We had our retreat for the med-peds program the other day and we asked anonymous questions of each other. I randomly picked our program director. I asked her how long she would remain director and why.
Someone wrote for me, something like, "I know you had a tough intern year. What about this past year has been your favorite thing." Spain is all I could think of in the moment. In reality I said something about learning from last year's trials. I was about to cry. I was crocheting blue baby hats throughout the meeting and I cut my comments short and said the best thing was also that it was not last year and that I didn't stroke again. I didn't know what to say. On the way back to work yesterday night after the meeting, I talked with Bryce and Victor. Cried to them really. Sometimes this is too much. In reality, this past year has been much harder than intern year. It's the adjusting that's hard. And the lack of time to adjust before something else happens. Emotional survival mode. Trying not to think about anything too much or for too long. I'll just look up Wiskott-Aldrich syndrome instead. Or stay awake to keep myself from dreaming.

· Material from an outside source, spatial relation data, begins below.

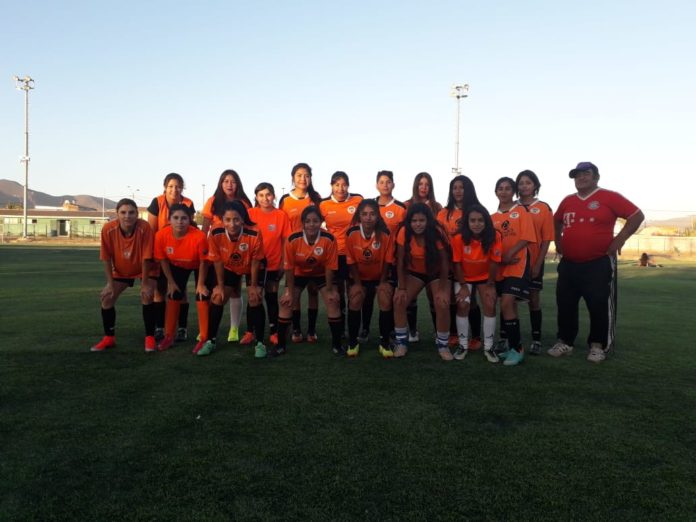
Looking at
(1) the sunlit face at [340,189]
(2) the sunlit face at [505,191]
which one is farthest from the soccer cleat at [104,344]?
(2) the sunlit face at [505,191]

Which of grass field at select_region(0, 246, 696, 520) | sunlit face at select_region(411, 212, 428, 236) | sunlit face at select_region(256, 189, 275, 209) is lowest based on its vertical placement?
grass field at select_region(0, 246, 696, 520)

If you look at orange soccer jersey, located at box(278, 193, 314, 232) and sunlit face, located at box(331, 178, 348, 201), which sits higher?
sunlit face, located at box(331, 178, 348, 201)

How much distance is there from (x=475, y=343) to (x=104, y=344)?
3746mm

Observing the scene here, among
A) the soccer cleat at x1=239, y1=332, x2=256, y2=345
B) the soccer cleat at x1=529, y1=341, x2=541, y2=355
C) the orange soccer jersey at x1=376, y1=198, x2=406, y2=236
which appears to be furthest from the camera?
the orange soccer jersey at x1=376, y1=198, x2=406, y2=236

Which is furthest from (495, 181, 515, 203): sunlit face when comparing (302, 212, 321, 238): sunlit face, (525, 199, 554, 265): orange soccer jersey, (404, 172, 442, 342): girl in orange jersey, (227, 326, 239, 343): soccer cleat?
(227, 326, 239, 343): soccer cleat

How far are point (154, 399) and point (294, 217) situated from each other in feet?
9.01

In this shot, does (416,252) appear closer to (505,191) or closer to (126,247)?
(505,191)

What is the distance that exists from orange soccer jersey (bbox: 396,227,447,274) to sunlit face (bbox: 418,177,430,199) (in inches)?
31.8

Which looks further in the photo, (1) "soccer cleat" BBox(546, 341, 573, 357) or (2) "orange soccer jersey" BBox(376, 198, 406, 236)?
(2) "orange soccer jersey" BBox(376, 198, 406, 236)

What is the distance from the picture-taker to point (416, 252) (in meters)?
4.83

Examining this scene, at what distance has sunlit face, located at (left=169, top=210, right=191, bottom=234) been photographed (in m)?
5.01

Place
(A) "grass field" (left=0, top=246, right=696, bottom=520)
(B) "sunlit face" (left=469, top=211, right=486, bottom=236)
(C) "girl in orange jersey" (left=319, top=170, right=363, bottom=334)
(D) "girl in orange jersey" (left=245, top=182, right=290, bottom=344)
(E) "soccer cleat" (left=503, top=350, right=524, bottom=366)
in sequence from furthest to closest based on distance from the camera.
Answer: (C) "girl in orange jersey" (left=319, top=170, right=363, bottom=334) < (D) "girl in orange jersey" (left=245, top=182, right=290, bottom=344) < (B) "sunlit face" (left=469, top=211, right=486, bottom=236) < (E) "soccer cleat" (left=503, top=350, right=524, bottom=366) < (A) "grass field" (left=0, top=246, right=696, bottom=520)

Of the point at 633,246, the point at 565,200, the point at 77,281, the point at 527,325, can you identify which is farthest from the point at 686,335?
the point at 633,246

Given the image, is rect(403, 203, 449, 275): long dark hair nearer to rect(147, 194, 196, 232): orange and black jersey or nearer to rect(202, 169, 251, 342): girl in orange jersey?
rect(202, 169, 251, 342): girl in orange jersey
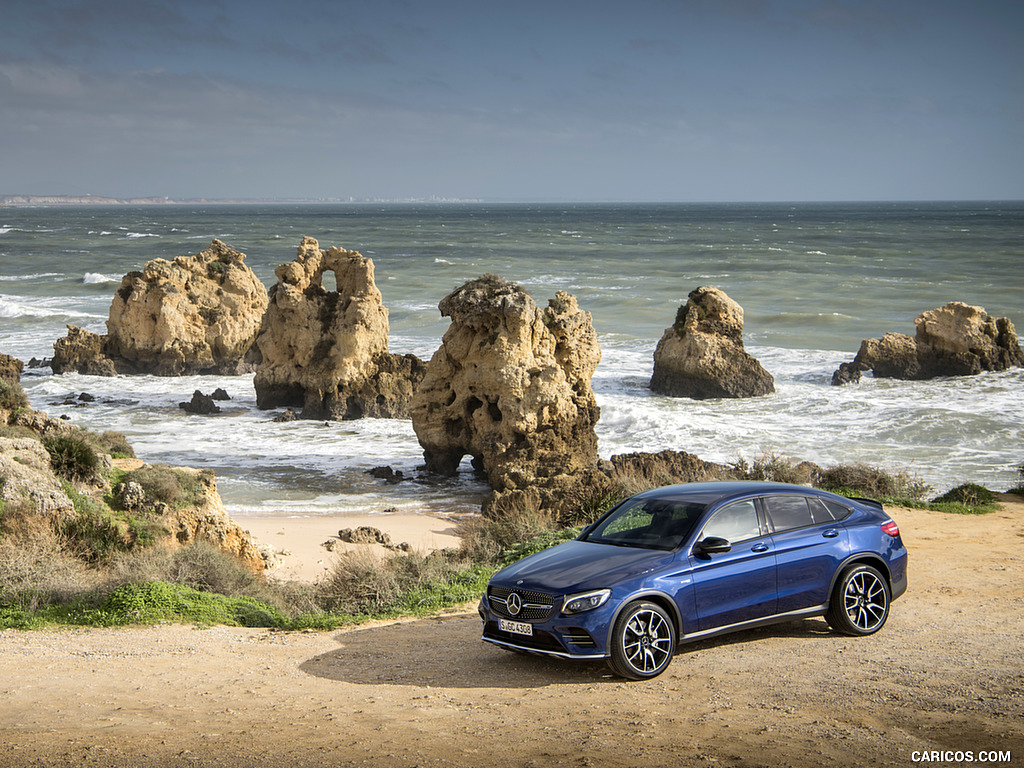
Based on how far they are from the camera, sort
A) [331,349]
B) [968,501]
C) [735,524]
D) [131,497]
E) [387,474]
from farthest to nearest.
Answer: [331,349]
[387,474]
[968,501]
[131,497]
[735,524]

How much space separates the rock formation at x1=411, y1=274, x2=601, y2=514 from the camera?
62.4 ft

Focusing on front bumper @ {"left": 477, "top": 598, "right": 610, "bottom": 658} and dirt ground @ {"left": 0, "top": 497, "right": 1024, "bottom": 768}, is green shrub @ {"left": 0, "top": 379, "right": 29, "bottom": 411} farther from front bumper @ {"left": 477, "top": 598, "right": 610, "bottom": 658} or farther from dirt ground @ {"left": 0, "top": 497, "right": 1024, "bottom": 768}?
front bumper @ {"left": 477, "top": 598, "right": 610, "bottom": 658}

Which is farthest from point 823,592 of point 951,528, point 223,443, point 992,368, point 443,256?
point 443,256

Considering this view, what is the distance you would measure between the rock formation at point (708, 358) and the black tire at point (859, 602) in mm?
20574

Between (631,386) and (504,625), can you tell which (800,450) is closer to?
(631,386)

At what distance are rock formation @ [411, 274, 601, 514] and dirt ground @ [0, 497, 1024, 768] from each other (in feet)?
30.2

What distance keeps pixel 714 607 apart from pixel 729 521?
788mm

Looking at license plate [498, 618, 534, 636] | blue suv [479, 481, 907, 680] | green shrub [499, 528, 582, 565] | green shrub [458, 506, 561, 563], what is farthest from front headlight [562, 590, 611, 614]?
green shrub [458, 506, 561, 563]

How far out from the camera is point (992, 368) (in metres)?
30.5

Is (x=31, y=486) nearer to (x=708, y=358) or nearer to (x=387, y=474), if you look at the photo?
(x=387, y=474)

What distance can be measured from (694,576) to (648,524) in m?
0.81

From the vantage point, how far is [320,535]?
A: 15500 millimetres

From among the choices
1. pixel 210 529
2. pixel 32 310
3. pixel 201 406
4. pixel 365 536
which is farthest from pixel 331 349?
pixel 32 310

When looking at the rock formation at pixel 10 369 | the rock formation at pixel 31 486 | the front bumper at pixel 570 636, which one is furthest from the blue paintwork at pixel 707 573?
the rock formation at pixel 10 369
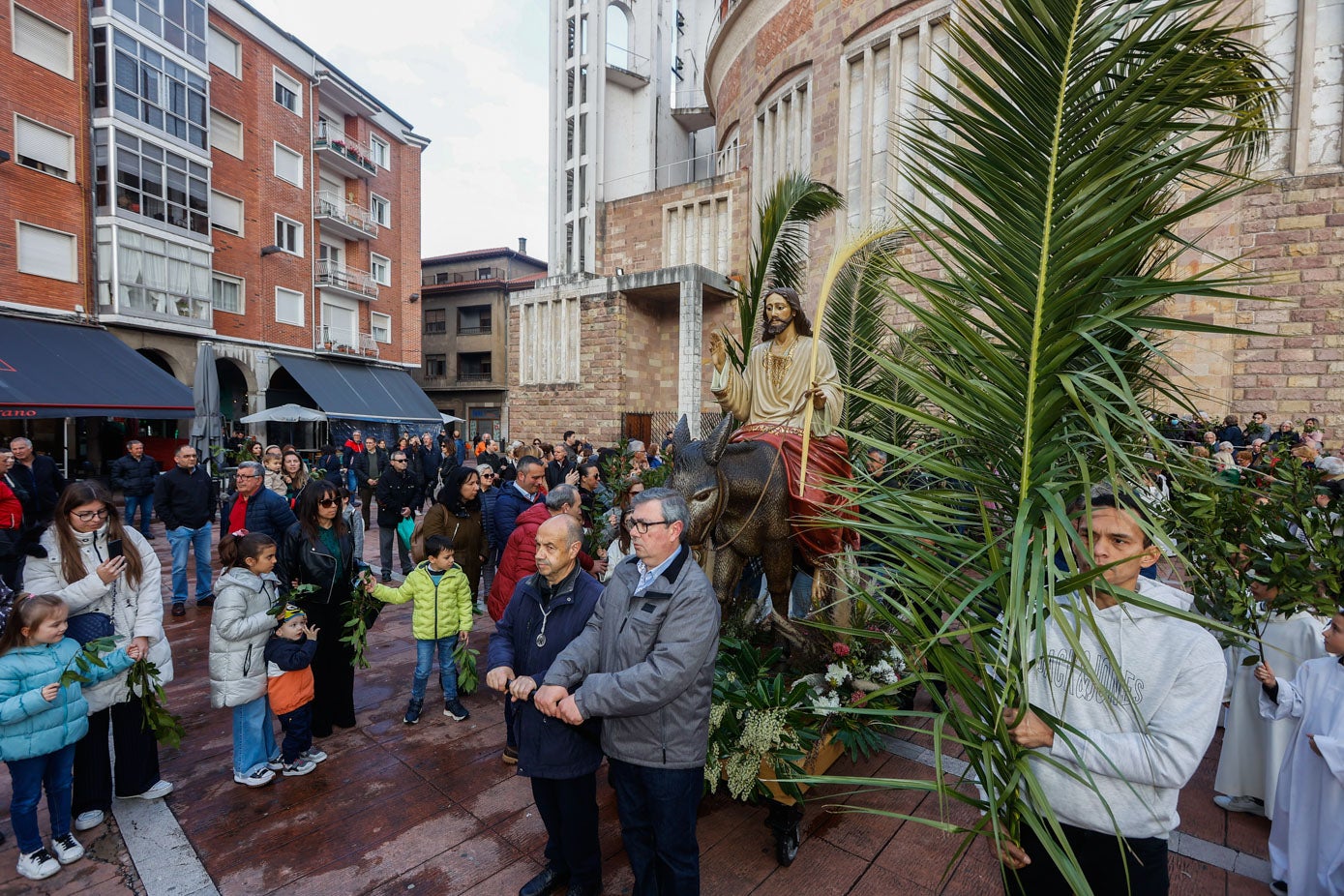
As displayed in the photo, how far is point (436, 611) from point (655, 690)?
2.80 metres

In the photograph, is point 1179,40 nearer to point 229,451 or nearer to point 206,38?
point 229,451

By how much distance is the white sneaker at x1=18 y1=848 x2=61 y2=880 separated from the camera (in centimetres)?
295

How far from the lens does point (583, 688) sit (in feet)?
7.91

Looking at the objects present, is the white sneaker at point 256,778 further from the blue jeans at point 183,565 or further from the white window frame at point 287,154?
the white window frame at point 287,154

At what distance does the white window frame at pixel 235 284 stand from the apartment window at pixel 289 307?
1277mm

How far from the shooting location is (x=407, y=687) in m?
5.22

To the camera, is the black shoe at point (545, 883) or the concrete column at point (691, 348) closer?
the black shoe at point (545, 883)

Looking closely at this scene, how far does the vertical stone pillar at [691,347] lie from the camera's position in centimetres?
1884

There are the hat memories, though. I've been giving crocheted hats away. To lots of people. Some to my neighbors. Some to friends. Some to family. I had a stack of them at one point. I tangle up my anxiety into the yarn. People like them, though. Doug wore his made to order green and white one for hours on potentially the hottest day of the year so far. Not a knit cap day. Randy has been nicer to everyone since I gave him his camouflage cap. Victor wanted a cool "cal-trans" orange one to which I added black and green. Keith naps in his yellow and black Charlie Brown one. The grey/orange and red ones keep Scott and Cherie warm on our walk around the bay to the ocean. And there are the two baby hats I made for their little one on the way. Jackie was so pleased with her burnt orange one that she wore it home from the med conference where I'd made it--another hot day. Joe wears one of the early versions that is an odd mixture of colors even though it looks like a multi-colored mushroom. Colin's friend, Joe, says the one I made him is the perfect length and that he looks "hot" in it. Mom likes her collection. As does Jane. Karen says her multi-colored soft greens and blues hat matches her eyes perfectly. Dad has a thin black one for biking. And Bryce finally likes one--the brown and blue one I made that brings out his freckles and his eyes. He's visiting now. It's so nice to have him in town. If he doesn't get drafted, he'll probably be here for a while.
I think there are more.
I started another new rotation today. Team leading at the University hospital. I was up til 3 am learning about my patients and worrying--two things I have perfected lately. The first day went fine. I just never feel quite smart enough. I try to remind myself to not be so hard on myself. Victor tells me I'm one of the bravest people he knows. Brave or foolish has been the question.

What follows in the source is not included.